## Task details
Search the records for the line with "Raccoon Natural Bandit A1 Xlarge Canvas". Output that line and each line after it, exactly, and stop at the end; omit pictures.

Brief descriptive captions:
_ _ _ _ _ _ _

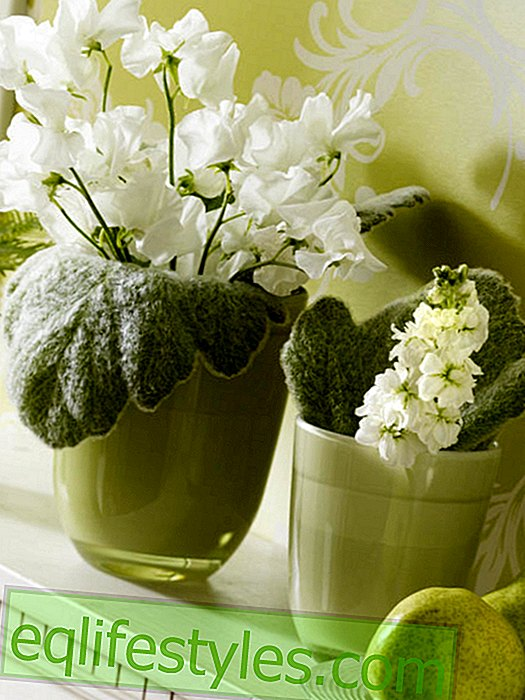 Green vases with leaves and vetches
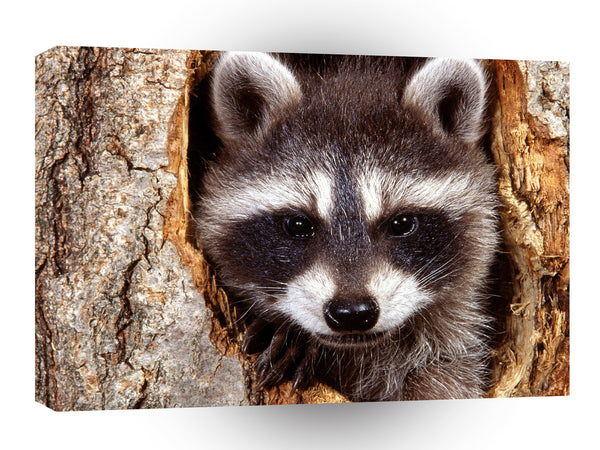 Raccoon Natural Bandit A1 Xlarge Canvas
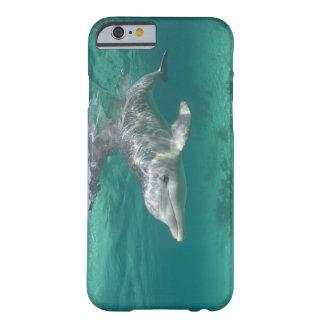 Bahamas, Grand Bahama Island, Freeport, Captive 5 Barely There iPhone 6 Case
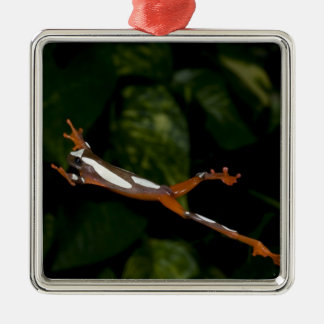 Clown Treefrog, Hyla leucophylatta, Native to Metal Ornament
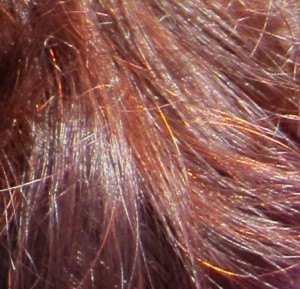 Henna hair closeup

_ _ _ _ _ _ _

## Exercise result
 Raccoon Natural Bandit A1 Xlarge Canvas
 Bahamas, Grand Bahama Island, Freeport, Captive 5 Barely There iPhone 6 Case
 Clown Treefrog, Hyla leucophylatta, Native to Metal Ornament
 Henna hair closeup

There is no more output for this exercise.